I have reviewed the papers submitted by the parties, including the complaint served by Fortuna in the quiet title action, the pleadings filed in response to the complaint and the various annexed exhibits. These exhibits include correspondence among certain of the parties after submission of the Winter 1-A well permit application by Fortuna to the Department and prior to the integration hearing held in this matter. The papers submitted by the parties indicate the existence of sharply divergent and triable issues of fact. From this review, I conclude that Fortuna has not demonstrated a substantial likelihood of success on the merits in the quiet title action justifying a stay of the Department's proceedings.

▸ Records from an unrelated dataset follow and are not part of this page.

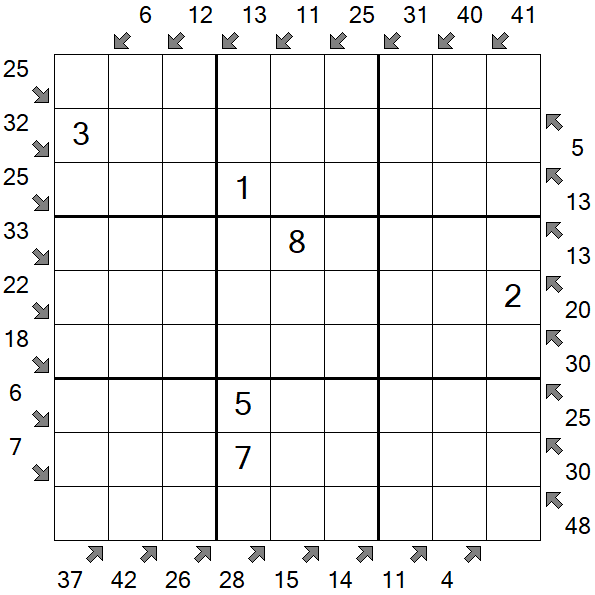 Little Killer Sudoku - Medium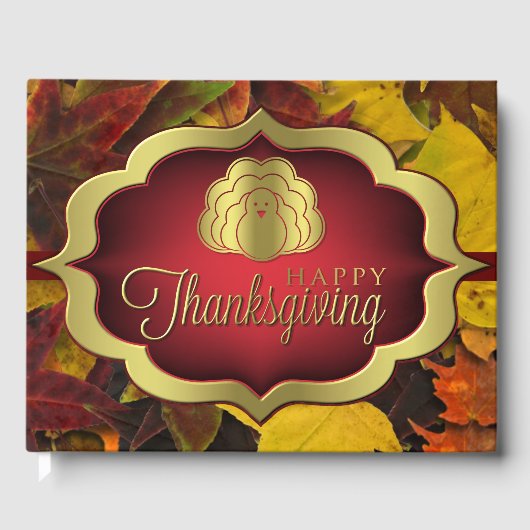 Gästebuch - Autumnal Happy Thanksgiving (Vorderseite)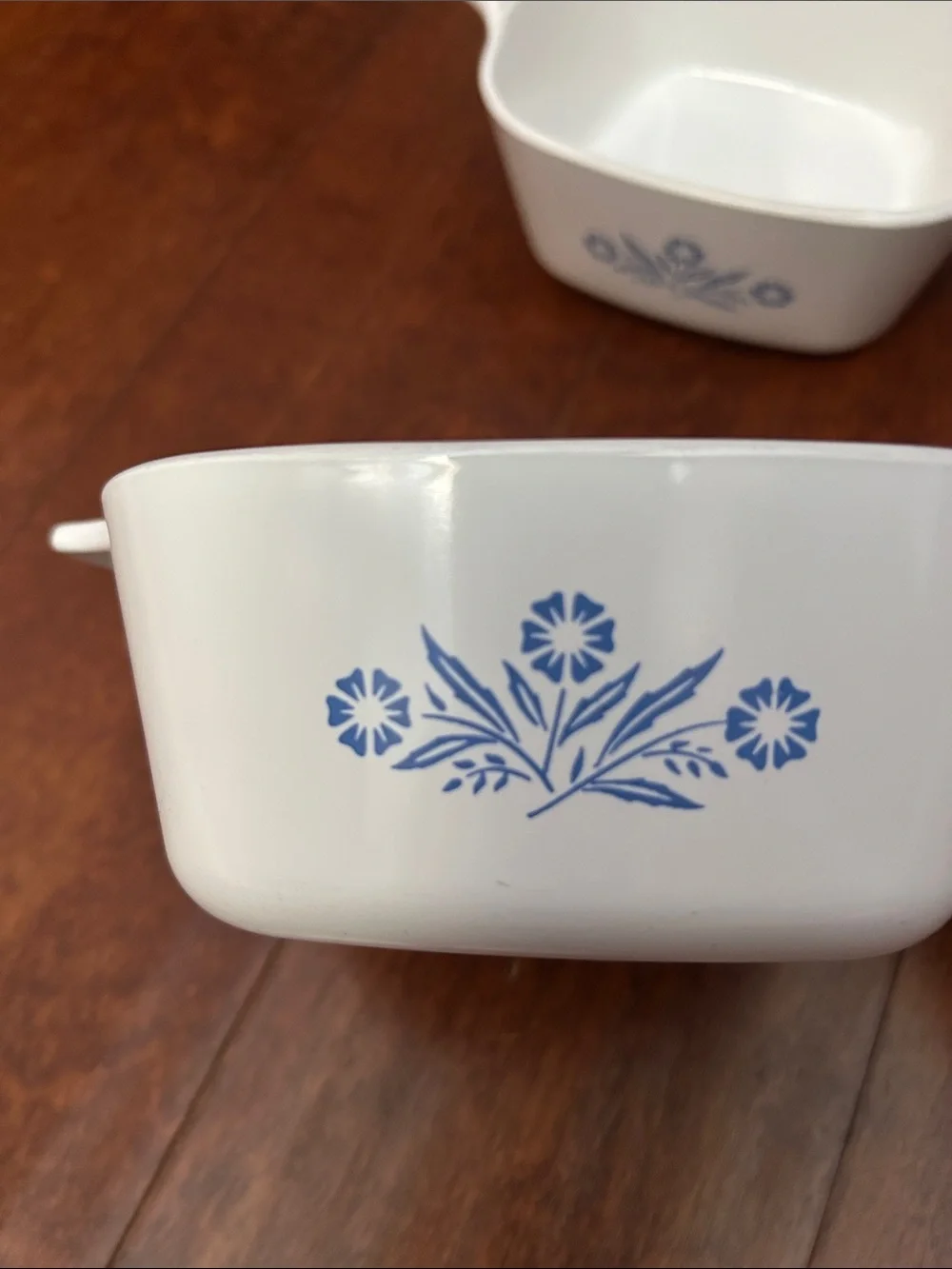 Set of 2 Vintage CorningWare Dishes Featuring the Iconic Blue Corn Pattern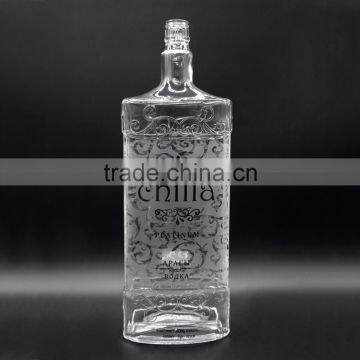 50cl Custom Design Glass wine Bottle for Vodka Chinese Supplier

Finally, in the circumstances of this case and upon this record, I conclude that the imminence of any decision in the quiet title action is uncertain and does not provide a basis for a stay of the Department's proceedings.

While Fortuna may pursue whatever injunctive relief it believes is appropriate in State Supreme Court, it has not met the threshold required to grant a stay of this agency's proceedings. I reserve to myself Fortuna's motion to renew, and, upon due consideration of the matter, I deny the motion to renew.

Conclusion

For the foregoing reasons, Fortuna's motion for leave to appeal from the Chief ALJ's ruling of May 20, 2008, is granted and the ruling of the Chief ALJ, insofar as it denies the requested stay, is affirmed. The request to remand the matter to the Chief ALJ as a motion to renew is denied and remains as such before me. Upon due consideration, the motion to renew is denied. The matter is hereby remanded to the Chief ALJ for further adjudicatory proceedings consistent with this ruling and interim decision.

/s/
___________________________________
Alexander B. Grannis
Commissioner

Dated: October 20, 2008
Albany, New York

TO: Jennifer Hairie, Esq.
Associate Attorney
New York State Department
of Environmental Conservation
Office of General Counsel
625 Broadway, 14th Floor
Albany, NY 12233-1500
BR>Thomas West, Esq.
Yvonne E. Marciano, Esq.
The West Firm
677 Broadway, 8th Floor
Albany, NY 12207

Ruth E. Leistensnider, Esq.
Nixon Peabody LLP
677 Broadway, 10th Floor
Albany, NY 12207

Janice Hart
Fortuna Energy, Inc.
203 Colonial Drive, Suite 101
Horseheads, NY 14845

Mark Scheuerman, Esq.
Fortuna Energy Inc.
337 Daniel Zenker Drive
Horseheads, NY 14845

Laura Rippentrop
Whitmar Exploration Co.
555 17th Street, Suite 880
Denver, CO 80202-3908

Michael P. Joy, Esq.
Lipman & Biltekoff
333 International Drive, Suite B-4
Williamsville, NY 14221

1 The parties were given an opportunity to supplement their filings before the appeal was decided but no additional filings were submitted.

2 The tax identification number for the "Huntington parcel" is 92.00-1-19.1 (see CALJ Ruling, at 2).